Although only the title of each paper record is shown, each paper record may also be associated with further information (e.g., author, date, publication source, etc.) that is viewable when a user rolls their mouse (e.g., or other input device) over the particular paper record. That is, the attribute-value pairs of a record may be statically or dynamically viewable by user of such web page.
Example embodiments of a concept-centric list extraction system will now be described in relation to non-nested lists. In these implementations, the web page is represented in the form of a document object model (DOM) tree. Any suitable software tool may be utilized to convert a web page to a DOM tree representation. Examples include the JTidy java package and Xerces DOM parser.
FIG. 9 is a diagrammatic representation of a DOM tree portion 900 that corresponds to a list from a web page. This DOM tree 900 includes a list root node 902 and child nodes 904 a through 904 j. Generally, some of the child nodes will tend to correspond to attribute-values of particular records. The child nodes are typically ordered so that attribute-values of each record are contiguous and the records are contiguous to each other. The child nodes at the beginning and end of the sequence will tend to be noise and not part of a record. As shown, child nodes 904 a and 904 b correspond to header noise, while child nodes 904 i and 904 j correspond to footer noise. In contrast, the remaining nodes 904 c through 904 h correspond to one or more records 906 of the list.
The attribute-values of a particular record can span one or more nodes. Additionally, each instance of a record may include some common attributes that exhibit similar properties across nodes. As shown, record 908 a includes a child node 904 c that is structurally similar and corresponds to the same attribute type as child node 904 f of record 908 b (e.g., both are represented by a dashed line). Likewise, record 908 a includes a child node 904 d that corresponds to the same attribute type as child node 904 g of record 908 b (e.g., both are represented by a dotted line). Similarly, record 908 e includes a child node 904 c that corresponds to the same attribute type as child node 904 h of record 908 b (e.g., both are represented by a dash-dot-dot line). For example, child nodes 904 c and 904 f correspond to restaurant names, child nodes 904 d and 904 g correspond to addresses and child nodes 904 e and 904 h correspond to phone numbers for restaurant records. Of course, each record may not include all of the possible attributes of a particular list type. For instance, a particular restaurant record may not include a phone number for such restaurant.

*Problem to work on*
Rewrite the section of the web-page list extraction text between "Although only the" and "such web page.", inclusive, changing "mouse" to "pointer".

*Data extracts*
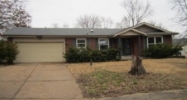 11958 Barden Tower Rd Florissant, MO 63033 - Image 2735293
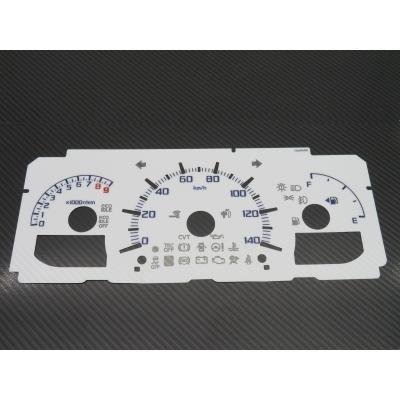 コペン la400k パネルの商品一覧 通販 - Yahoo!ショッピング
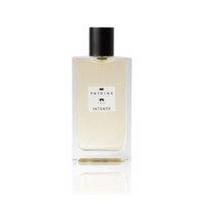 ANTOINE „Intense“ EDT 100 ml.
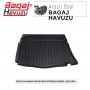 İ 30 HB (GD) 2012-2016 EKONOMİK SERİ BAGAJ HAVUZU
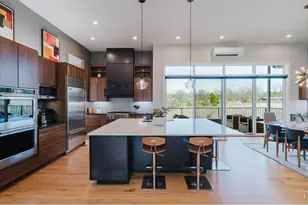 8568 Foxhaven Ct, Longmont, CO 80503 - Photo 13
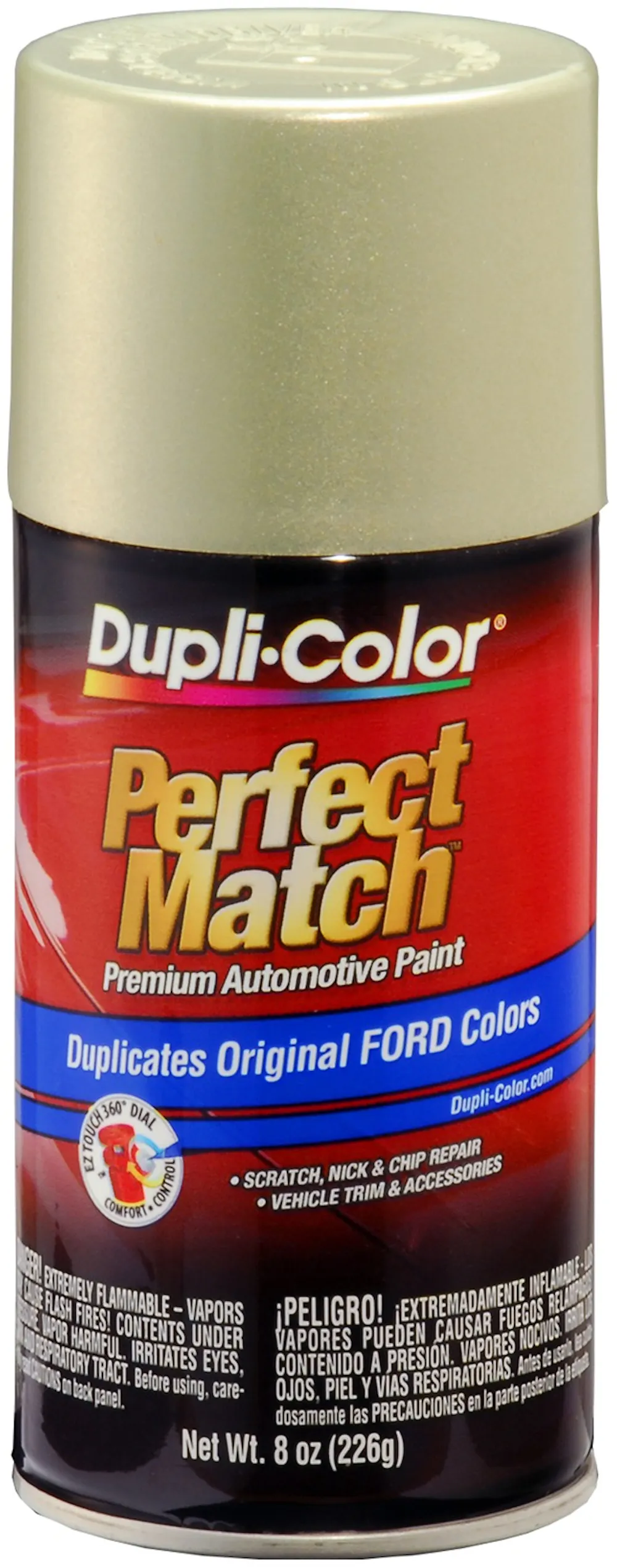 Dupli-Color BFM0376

*Task response*
Although only the title of each paper record is shown, each paper record may also be associated with further information (e.g., author, date, publication source, etc.) that is viewable when a user rolls their pointer (e.g., or other input device) over the particular paper record. That is, the attribute-value pairs of a record may be statically or dynamically viewable by user of such web page.